I managed to get two jump off points quite far across the table - about two thirds of the way to my goal. That may have been my problem. As I brought units onto the table they immediately came under fire from the entrenched German defenders. This lead me to having units bunched up in the centre of the table, under fire from three groups of defenders. Not good. I had a Sherman tank (played by a Chaffee in this episode) as Support, mis-read the deployment rules and brought it on the table too far forward. That's OK, Paul's off-board 88mms sent a high velocity hello screaming straight through my side armour and brewed it up. Bye bye Ronson.
|My jump off point to the left, under fire from 3 defender units.|
Today I was lucky enough to be invited by the father of Aled, one of my fellow Odinian gamers, to his place for a game of General d'Armee. This is another TFL production, this time grand battles in the Napoleonic era.
Dean (Aled's Dad) is a long time Napoleonic player and has a great collection of painted Peninsular figures. We have played General d'Armee together once previously and both enjoyed it. Today Dean and I played the French while Aled and our mate Phil were the
Despite a slow start for both sides (just couldn't get the rolls needed to get the troops moving) we soon got into the action. My infantry brigades pushed forward, soon capturing the town in the centre of the table and putting pressure on the Spanish infantry's left flank. Dean then swept in from our right flank, crossed the river and smashed into the Spanish. Mayhem ensued with units dissolving before Aled and Phils' eyes. It looked like it was all over other than the cleaning up. We were mistaken. My absolutely atrocious rolling for any important result (anyone want a 1? I'm your man) combined with Aled's tenacious defence saw the battle swing back in the Spaniards favour. Phil led the Spanish cavalry, previously held in reserve, across the river and started smacking my right flank around. My left flank kept steadily advancing but my awful rolling frittered away a couple of chances. A re-roll wasn't enough to get my Infantry assault going. Fortunately my right flank managed to repulse the Spanish cav, despite the loss of a unit and the pushing back of our cavalry too.

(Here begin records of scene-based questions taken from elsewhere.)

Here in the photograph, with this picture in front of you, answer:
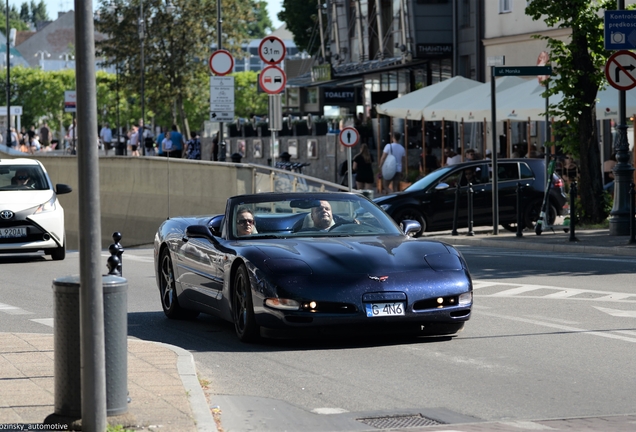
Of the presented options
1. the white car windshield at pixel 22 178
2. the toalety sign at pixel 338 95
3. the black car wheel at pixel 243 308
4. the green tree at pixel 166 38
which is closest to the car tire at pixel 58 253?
the white car windshield at pixel 22 178

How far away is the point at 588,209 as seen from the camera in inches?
1032

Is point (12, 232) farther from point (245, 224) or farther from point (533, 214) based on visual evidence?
point (533, 214)

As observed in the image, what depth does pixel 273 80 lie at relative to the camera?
83.3ft

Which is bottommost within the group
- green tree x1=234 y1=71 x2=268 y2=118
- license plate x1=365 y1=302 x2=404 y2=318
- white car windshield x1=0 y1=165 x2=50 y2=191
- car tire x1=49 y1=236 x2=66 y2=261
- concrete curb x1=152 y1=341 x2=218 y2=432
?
car tire x1=49 y1=236 x2=66 y2=261

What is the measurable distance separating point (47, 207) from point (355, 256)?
484 inches

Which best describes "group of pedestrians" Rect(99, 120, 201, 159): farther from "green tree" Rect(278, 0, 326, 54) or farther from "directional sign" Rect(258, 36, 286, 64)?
"directional sign" Rect(258, 36, 286, 64)

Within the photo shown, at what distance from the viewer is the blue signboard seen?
21859 mm

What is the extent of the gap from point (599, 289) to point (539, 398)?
6.85 m

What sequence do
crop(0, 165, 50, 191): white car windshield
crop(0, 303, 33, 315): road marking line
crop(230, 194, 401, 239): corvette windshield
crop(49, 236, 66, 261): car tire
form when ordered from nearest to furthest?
crop(230, 194, 401, 239): corvette windshield < crop(0, 303, 33, 315): road marking line < crop(49, 236, 66, 261): car tire < crop(0, 165, 50, 191): white car windshield

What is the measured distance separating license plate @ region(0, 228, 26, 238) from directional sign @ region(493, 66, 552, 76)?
8.72 meters

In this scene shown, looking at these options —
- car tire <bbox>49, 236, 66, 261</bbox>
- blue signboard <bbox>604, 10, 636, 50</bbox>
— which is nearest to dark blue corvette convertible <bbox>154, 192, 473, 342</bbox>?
car tire <bbox>49, 236, 66, 261</bbox>

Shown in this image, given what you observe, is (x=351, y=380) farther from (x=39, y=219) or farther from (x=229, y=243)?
(x=39, y=219)

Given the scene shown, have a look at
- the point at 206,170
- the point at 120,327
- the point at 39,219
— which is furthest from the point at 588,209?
the point at 120,327

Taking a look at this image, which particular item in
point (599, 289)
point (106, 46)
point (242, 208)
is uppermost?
point (106, 46)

|The Spanish Cav pour over the bridge|
It was a great game, no one was assured victory until the very end. General d'Armee is a straightforwrd, quick playing set of rules with simple resolution of combat and clear results.
Dean's new wargames room got a big battle christening, we all had a laugh and it was a good day. Thanks Dean for hosting.
Well, so far, so good for my wargaming holiday. Still 4 days to go. who knows what war dolly madness I can get up to before going back to work.